Supplied records:
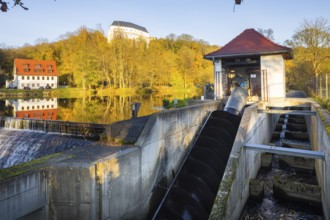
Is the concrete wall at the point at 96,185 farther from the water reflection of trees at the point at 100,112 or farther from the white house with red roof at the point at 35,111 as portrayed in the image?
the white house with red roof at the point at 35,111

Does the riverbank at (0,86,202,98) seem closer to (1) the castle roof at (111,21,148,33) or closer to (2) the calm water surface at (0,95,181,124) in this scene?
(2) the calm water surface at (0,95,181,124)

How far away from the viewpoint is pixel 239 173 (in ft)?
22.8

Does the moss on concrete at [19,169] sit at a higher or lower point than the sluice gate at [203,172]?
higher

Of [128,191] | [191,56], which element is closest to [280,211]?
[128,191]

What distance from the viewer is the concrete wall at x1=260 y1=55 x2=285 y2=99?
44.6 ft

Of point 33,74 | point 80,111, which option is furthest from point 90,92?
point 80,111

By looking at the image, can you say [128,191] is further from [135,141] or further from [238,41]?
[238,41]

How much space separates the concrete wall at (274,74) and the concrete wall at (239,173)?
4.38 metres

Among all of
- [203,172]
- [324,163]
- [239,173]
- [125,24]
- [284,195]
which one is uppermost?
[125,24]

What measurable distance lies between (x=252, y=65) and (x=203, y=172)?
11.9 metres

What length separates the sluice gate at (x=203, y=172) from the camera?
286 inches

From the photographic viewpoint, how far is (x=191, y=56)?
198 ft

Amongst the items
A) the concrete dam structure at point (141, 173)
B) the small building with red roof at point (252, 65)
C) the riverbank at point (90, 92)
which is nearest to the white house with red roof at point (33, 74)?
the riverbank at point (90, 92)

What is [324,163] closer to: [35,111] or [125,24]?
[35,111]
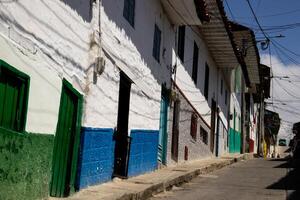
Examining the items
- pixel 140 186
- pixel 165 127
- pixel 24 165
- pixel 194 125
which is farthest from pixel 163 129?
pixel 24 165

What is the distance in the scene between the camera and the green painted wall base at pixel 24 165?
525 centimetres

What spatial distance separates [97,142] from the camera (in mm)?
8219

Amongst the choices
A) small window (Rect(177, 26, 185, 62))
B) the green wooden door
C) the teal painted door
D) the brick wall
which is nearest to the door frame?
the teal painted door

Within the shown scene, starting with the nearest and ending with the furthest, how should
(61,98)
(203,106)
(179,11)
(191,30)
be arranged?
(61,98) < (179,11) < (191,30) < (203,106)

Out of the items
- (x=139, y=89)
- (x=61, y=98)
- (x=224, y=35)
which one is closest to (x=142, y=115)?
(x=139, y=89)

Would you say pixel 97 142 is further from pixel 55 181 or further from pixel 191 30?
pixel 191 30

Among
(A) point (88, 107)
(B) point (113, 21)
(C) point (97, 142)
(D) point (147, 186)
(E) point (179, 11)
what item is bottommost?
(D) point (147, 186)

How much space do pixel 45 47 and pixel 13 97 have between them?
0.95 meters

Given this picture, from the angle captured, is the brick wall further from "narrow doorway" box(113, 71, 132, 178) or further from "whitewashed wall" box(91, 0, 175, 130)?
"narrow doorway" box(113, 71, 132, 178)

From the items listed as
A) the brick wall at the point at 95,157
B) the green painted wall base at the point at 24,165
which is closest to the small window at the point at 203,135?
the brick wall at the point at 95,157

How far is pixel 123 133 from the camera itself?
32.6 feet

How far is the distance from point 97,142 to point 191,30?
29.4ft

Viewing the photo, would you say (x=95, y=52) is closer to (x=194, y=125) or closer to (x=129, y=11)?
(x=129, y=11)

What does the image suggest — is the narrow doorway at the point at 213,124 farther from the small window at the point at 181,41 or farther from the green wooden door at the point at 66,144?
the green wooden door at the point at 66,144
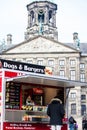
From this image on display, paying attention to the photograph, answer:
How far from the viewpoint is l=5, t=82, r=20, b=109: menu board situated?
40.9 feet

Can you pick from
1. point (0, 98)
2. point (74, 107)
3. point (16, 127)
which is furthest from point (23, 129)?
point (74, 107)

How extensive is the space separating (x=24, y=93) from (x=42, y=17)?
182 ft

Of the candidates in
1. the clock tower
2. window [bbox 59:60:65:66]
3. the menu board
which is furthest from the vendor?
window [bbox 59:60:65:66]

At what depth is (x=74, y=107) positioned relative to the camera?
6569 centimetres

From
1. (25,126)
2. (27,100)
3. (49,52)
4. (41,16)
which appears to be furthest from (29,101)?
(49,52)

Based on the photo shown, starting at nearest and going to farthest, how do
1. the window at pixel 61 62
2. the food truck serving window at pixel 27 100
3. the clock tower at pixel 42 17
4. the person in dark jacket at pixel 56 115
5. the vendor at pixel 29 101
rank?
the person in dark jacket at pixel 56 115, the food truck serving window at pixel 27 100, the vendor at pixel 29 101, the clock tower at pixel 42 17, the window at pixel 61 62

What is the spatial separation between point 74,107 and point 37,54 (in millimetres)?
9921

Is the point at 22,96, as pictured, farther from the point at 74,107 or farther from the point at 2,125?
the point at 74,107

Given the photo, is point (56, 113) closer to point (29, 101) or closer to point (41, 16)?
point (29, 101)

Goal: Can you rewrite every one of the records above with "retaining wall" substituted for each "concrete wall", leaving everything else unchanged and omitting the pictures?

Written response:
Is the retaining wall at the point at 96,185 farther from the water reflection of trees at the point at 100,112 or farther from the white house with red roof at the point at 35,111 as portrayed in the image?
the white house with red roof at the point at 35,111

Does the riverbank at (0,86,202,98) seem closer to (1) the castle roof at (111,21,148,33) or closer to (2) the calm water surface at (0,95,181,124) in this scene?
(2) the calm water surface at (0,95,181,124)

How far away from the viewpoint is pixel 239 173 (in ft)?
22.8

Does the moss on concrete at [19,169] sit at a higher or lower point than the sluice gate at [203,172]?
higher

Of [128,191] | [191,56], which element is closest to [280,211]?
[128,191]

What distance from the viewer is the retaining wall at x1=260 y1=55 x2=285 y2=99?
44.6 ft

Of point 33,74 | point 80,111, which option is furthest from point 90,92?
point 80,111

By looking at the image, can you say [128,191] is further from [135,141] or further from [238,41]?
[238,41]

How much space separates the retaining wall at (274,74) and the retaining wall at (239,173)?
4.38 metres

Among all of
- [203,172]
- [324,163]
- [239,173]
- [125,24]
- [284,195]
which one is uppermost?
[125,24]

What measurable distance lies between (x=252, y=65) and (x=203, y=172)?
11.9 metres

What length separates the sluice gate at (x=203, y=172) from the camera?
286 inches

From the photographic viewpoint, how far is (x=191, y=56)?
198 ft

Amongst the items
A) the concrete dam structure at point (141, 173)
B) the small building with red roof at point (252, 65)
C) the riverbank at point (90, 92)
which is nearest to the white house with red roof at point (33, 74)?
the riverbank at point (90, 92)

What is [324,163] closer to: [35,111] or [125,24]?
[35,111]
Examining the items
- pixel 140 186
- pixel 165 127
- pixel 24 165
- pixel 194 125
which is farthest from pixel 163 129?
pixel 24 165

What is the distance in the scene between the camera and the green painted wall base at pixel 24 165?
525 centimetres

What spatial distance separates [97,142] from the camera (in mm)?
8219

Amongst the choices
A) small window (Rect(177, 26, 185, 62))
B) the green wooden door
C) the teal painted door
D) the brick wall
which is nearest to the door frame?
the teal painted door

Within the shown scene, starting with the nearest and ending with the furthest, how should
(61,98)
(203,106)
(179,11)
(191,30)
be arranged?
(61,98) < (179,11) < (191,30) < (203,106)

Out of the items
- (x=139, y=89)
- (x=61, y=98)
- (x=224, y=35)
which one is closest to (x=142, y=115)?
(x=139, y=89)

Would you say pixel 97 142 is further from pixel 55 181 or further from pixel 191 30?
pixel 191 30

Among
(A) point (88, 107)
(B) point (113, 21)
(C) point (97, 142)
(D) point (147, 186)
(E) point (179, 11)
what item is bottommost?
(D) point (147, 186)

How much space do pixel 45 47 and pixel 13 97 have between them?
0.95 meters

Given this picture, from the angle captured, is the brick wall further from "narrow doorway" box(113, 71, 132, 178) or further from "whitewashed wall" box(91, 0, 175, 130)?
"narrow doorway" box(113, 71, 132, 178)

From the items listed as
A) the brick wall at the point at 95,157
B) the green painted wall base at the point at 24,165
which is closest to the small window at the point at 203,135?
the brick wall at the point at 95,157

How far is pixel 123 133 from the camera itself?
32.6 feet

How far is the distance from point 97,142 to point 191,30?
29.4ft

Viewing the photo, would you say (x=95, y=52) is closer to (x=194, y=125) or closer to (x=129, y=11)?
(x=129, y=11)

What does the image suggest — is the narrow doorway at the point at 213,124 farther from the small window at the point at 181,41 or farther from the green wooden door at the point at 66,144?
the green wooden door at the point at 66,144
From this image on display, paying attention to the photograph, answer:
How far from the viewpoint is l=5, t=82, r=20, b=109: menu board situated?
40.9 feet

Can you pick from
1. point (0, 98)
2. point (74, 107)
3. point (16, 127)
which is furthest from point (23, 129)?
point (74, 107)

How extensive is the space separating (x=24, y=93) from (x=42, y=17)?
182 ft

Of the candidates in
1. the clock tower
2. window [bbox 59:60:65:66]
3. the menu board
which is furthest from the vendor?
window [bbox 59:60:65:66]

At what depth is (x=74, y=107) positioned relative to the camera?
6569 centimetres

From
1. (25,126)
2. (27,100)
3. (49,52)
4. (41,16)
which appears to be furthest from (29,101)?
(49,52)

Based on the photo shown, starting at nearest and going to farthest, how do
1. the window at pixel 61 62
2. the food truck serving window at pixel 27 100
3. the clock tower at pixel 42 17
4. the person in dark jacket at pixel 56 115
5. the vendor at pixel 29 101
rank?
the person in dark jacket at pixel 56 115, the food truck serving window at pixel 27 100, the vendor at pixel 29 101, the clock tower at pixel 42 17, the window at pixel 61 62

What is the spatial separation between point 74,107 and point 37,54 (in millimetres)?
9921

Is the point at 22,96, as pictured, farther from the point at 74,107 or farther from the point at 2,125?
the point at 74,107

Given the photo, is point (56, 113) closer to point (29, 101) or closer to point (41, 16)?
point (29, 101)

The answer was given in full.